> _EXTRACTED DATA_:

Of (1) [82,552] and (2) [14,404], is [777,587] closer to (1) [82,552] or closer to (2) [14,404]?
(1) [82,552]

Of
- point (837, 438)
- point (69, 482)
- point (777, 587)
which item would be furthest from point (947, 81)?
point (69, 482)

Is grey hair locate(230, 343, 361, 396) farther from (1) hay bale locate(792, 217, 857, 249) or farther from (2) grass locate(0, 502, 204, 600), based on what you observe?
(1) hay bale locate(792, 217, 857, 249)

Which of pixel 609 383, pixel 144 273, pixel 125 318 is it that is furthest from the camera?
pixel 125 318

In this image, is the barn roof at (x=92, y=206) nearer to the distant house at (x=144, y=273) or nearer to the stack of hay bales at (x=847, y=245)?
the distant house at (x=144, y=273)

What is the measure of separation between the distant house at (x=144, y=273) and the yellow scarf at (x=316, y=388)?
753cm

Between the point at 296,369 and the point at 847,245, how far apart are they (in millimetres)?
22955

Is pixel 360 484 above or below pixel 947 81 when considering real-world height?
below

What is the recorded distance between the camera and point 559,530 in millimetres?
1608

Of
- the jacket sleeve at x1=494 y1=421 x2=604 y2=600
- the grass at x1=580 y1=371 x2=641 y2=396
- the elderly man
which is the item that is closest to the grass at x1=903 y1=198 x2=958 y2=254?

> _OBJECTIVE_:
Reproduce all of the lines above word for word, in the same order and with nothing changed.

> _FINISHED EXERCISE_:
Of (1) [82,552] and (2) [14,404], is [777,587] closer to (1) [82,552] or closer to (2) [14,404]?
(1) [82,552]

Of
- point (837, 438)
- point (69, 482)
- point (777, 587)
which item would be furthest from point (947, 81)?
point (69, 482)

Is grey hair locate(230, 343, 361, 396) farther from (1) hay bale locate(792, 217, 857, 249) or farther from (2) grass locate(0, 502, 204, 600), based on what you observe?
(1) hay bale locate(792, 217, 857, 249)

Which of pixel 609 383, pixel 144 273, pixel 125 318 is it that is furthest from the camera?
pixel 125 318

In this image, is the barn roof at (x=92, y=206) nearer to the distant house at (x=144, y=273) or nearer to the stack of hay bales at (x=847, y=245)?
the distant house at (x=144, y=273)

What is the measure of separation between the distant house at (x=144, y=273) and the yellow scarf at (x=316, y=388)?
753cm

Between the point at 296,369 and the point at 847,245, how far apart are they (in millimetres)?
22955

Is pixel 360 484 above or below pixel 947 81 when considering real-world height?
below

What is the recorded distance between the camera and point 559,530 in millimetres?
1608

Of
- the jacket sleeve at x1=494 y1=421 x2=604 y2=600
- the grass at x1=580 y1=371 x2=641 y2=396
- the elderly man
which is the item that is closest to the grass at x1=903 y1=198 x2=958 y2=254?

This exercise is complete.